Scientists suspect equine gamma-herpesviruses have accompanied equids through evolution longer than alpha-herpesviruses. One clue pointing to this theory is that they are endemic in Iceland, an island nation that has been closed to equine imports for more than 100 years. By contrast, Iceland has always been EHV-1-free, he said. The country does have EHV-4, but scientists suspect that type is slightly older than EHV-1.
Most of the world’s horses have acquired—and overcome—EHV-2 and EHV-5 infections and maintain the virus in a subset of immune cells in, usually, a latent state, he said. They are readily found in samples taken throughout the body. “(It’s like) whenever you lift a rock and look underneath, there’s a gamma-herpesvirus coming out,” Goehring said.
“If certain immune cells become involved in a disease, there is a big chance that we will also find the DNA of gamma-herpesviruses,” Goehring told The Horse after his presentation. “So virus can be an innocent bystander, follower, or beneficiary of the condition.”

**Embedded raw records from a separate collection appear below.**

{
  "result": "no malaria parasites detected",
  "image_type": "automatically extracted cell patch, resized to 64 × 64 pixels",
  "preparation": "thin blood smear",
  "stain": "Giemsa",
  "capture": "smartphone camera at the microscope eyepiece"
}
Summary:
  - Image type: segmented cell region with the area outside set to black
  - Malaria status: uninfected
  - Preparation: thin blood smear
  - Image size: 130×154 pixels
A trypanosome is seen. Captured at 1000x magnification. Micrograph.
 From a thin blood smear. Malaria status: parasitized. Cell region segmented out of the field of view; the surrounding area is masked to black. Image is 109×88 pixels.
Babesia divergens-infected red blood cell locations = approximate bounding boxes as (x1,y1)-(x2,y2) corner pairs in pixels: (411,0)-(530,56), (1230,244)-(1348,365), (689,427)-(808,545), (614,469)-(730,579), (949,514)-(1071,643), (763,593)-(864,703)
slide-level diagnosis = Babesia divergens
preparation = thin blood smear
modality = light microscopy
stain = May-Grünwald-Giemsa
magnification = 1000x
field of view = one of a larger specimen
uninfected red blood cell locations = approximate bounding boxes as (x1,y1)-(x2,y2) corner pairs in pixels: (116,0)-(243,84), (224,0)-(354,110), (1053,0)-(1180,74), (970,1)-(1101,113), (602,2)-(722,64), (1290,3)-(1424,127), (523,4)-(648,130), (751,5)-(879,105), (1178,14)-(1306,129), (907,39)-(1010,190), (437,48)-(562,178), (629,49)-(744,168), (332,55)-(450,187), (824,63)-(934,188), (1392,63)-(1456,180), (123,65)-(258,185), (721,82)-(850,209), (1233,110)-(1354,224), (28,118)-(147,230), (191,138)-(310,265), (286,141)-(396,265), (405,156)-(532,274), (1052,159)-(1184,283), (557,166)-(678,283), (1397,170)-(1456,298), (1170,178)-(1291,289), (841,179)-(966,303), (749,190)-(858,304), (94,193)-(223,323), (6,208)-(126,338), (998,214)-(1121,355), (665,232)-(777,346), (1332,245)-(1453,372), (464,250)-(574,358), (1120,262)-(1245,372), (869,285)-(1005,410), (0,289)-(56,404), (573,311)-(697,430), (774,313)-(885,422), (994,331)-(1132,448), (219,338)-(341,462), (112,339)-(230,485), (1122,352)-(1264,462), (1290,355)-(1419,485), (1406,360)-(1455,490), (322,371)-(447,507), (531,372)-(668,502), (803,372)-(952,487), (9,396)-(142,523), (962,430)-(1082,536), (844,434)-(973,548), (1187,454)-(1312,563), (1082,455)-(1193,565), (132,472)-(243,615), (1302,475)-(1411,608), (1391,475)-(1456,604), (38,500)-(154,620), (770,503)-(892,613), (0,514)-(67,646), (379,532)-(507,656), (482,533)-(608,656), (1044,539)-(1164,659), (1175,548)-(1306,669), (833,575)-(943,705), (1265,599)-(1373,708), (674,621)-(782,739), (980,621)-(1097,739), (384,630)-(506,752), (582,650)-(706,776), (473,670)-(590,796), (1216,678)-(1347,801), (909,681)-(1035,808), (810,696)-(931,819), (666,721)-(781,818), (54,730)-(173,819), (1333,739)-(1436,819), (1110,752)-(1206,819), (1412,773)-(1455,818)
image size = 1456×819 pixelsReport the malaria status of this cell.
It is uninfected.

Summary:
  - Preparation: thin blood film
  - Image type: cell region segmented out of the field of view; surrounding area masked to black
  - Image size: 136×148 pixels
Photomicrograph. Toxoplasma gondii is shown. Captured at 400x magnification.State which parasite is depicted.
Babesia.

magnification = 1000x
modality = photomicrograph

Scientists don’t know what triggers the virus to enter an active state that includes replication and shedding, although some studies suggest stress—such as travel—could be a factor. Numerous studies aiming to make associations between gamma-herpesviruses and health, reproductive, or performance problems (other than the studies mentioned above) have been inconclusive, said Goehring.
Valacyclovir Unlikely to Help
Goehring also cast doubt on the efficacy of valacyclovir, the antiviral commonly used to control EHV-1 and EHV-4 outbreaks. Valacyclovir gets transformed into its useful form, acyclovir, in the horse’s liver and then is distributed into the virus-containing cells. The idea is to disrupt protein formation in the virus’ genetic makeup so the two copies of the double helix don’t match up, making the virus fail. But to be effective, acyclovir must be able to stay inside the cell with the virus, which requires a small but important transformation in the drug once it’s inside the cell. Interestingly, said Goehring, the virus itself provides the enzyme that causes this transformation—called phosphorylation—of the drug molecule to keep it inside the cell.
That’s where the problems might lie, he said. Alpha-herpesviruses appear to have a replication cycle that promotes more regular production of that needed enzyme. But gamma-herpesviruses have a far slower replication cycle, and so they contribute to acyclovir’s modification far less frequently. For this reason, the drug often can’t stay in the cell and work its effect on the virus, and so treatment is less effective.
In practice, clinicians should rethink the use of valacyclovir as a treatment if they suspect EHV-2 or EHV-5 is responsible for a horse’s disease and focus instead on controlling inflammation and modulating the immune response, Goehring said.
Looking Toward the Future
Going forward, research should focus on how equine gamma-herpesviruses replicate, namely the activities of their transcriptome and proteomes, said Goehring. Scientists also need to find solid, reliable research models for better understanding and testing the roles of these viruses—if any—in various health, breeding, and performance issues.